Mixed Reactions to Lump
I had a mammogram today, and they found a lump in my right breast. I'm not in a total state of panic, as I have cystic breasts. I went through this about 5 years ago when they found a lump in my left breast. I was called back and they rechecked....and the next year, and the next year it happened again. It hasn't changed size or shape, and the left one has the all clear.
Today, they found a lump in my right breast. The left one is still where it is, no change, but the right one is new. She took extra films, and they'll have a better answer for me after the doctor sees the films.
I have mixed emotions on this. On one hand, I'm not overly nervous, because my brain thinks it's just a repeat of what happened with my left breast.
On the other hand, it's struck me and my heart is in my throat. How can you not be scared when they tell you they've found a lump in your breast. My grandmother lost both her breasts to breast cancer. I went shopping after I heard and spent a little too much. I didn't eat though, so that was a choice I made. My normal reactions to a very stressful situation: shop or eat. I didn't want to go off track, since I've been doing so well with clean eating. Trust me, Cold Stone Creamery was calling my name, but I turned to Fashion Bug instead.
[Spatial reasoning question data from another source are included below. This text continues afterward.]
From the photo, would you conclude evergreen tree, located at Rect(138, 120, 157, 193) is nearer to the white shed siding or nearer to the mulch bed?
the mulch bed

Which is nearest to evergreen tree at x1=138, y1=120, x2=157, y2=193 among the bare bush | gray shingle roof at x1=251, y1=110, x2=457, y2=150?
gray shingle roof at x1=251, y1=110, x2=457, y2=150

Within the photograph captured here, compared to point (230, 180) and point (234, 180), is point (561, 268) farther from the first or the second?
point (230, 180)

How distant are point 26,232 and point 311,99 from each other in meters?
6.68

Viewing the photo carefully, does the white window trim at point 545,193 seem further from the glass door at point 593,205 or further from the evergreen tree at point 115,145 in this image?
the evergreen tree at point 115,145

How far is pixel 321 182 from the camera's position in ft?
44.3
Do I have a right to be nervous? Of course I do, but if I say it out loud, am I over reacting to something that hasn't happend? Have you been there?
Ironically, my sister is waiting on some test results this week as well. It's taken forever for her to get her results, and here it's my turn to wait.
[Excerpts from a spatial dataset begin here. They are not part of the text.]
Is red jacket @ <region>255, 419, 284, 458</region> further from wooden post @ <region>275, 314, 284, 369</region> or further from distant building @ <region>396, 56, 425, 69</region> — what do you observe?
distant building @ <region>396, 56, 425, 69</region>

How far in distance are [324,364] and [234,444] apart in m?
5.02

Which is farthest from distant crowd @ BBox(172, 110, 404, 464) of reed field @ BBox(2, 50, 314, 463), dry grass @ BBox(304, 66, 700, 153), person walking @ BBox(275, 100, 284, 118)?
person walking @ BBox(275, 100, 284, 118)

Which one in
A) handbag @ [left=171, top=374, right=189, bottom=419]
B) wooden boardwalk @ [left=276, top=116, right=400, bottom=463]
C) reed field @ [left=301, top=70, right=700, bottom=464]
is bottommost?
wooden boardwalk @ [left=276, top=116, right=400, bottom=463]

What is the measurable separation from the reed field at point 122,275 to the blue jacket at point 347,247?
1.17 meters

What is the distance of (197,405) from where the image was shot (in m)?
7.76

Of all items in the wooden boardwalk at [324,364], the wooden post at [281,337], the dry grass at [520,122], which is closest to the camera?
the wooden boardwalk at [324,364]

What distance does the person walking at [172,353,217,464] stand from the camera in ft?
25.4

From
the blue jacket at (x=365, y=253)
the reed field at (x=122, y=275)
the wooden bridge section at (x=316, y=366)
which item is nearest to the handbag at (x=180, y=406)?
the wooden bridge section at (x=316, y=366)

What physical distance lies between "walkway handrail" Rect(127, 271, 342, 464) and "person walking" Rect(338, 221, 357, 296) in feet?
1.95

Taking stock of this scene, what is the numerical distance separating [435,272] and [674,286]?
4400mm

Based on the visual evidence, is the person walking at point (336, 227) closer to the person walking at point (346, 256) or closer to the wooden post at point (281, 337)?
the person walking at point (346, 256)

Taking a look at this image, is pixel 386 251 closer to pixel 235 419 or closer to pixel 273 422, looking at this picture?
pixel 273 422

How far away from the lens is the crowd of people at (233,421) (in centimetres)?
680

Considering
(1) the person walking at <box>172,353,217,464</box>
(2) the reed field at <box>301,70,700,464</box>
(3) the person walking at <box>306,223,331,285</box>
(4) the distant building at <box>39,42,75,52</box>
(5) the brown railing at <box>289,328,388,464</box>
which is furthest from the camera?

Because I couldn't help myself, I went and looked at pictures of women who have gotten a mastectomy. It's on my mind....are my breasts safe for another year? What if they aren't? I'm not ready to part with them, or part of them. They're mine...don't take them away.
Mixed emotions. Like I said, not a total panic, but a quiet sadness that I have to sit and think about this for awhile. It brings me back to the first time I heard I had a lump in my left breast, and I was left wondering...soon. I'll have my answer soon. It will be okay. I know it will....I still feel sad...just sort of want to cry, but nothing to cry at right now.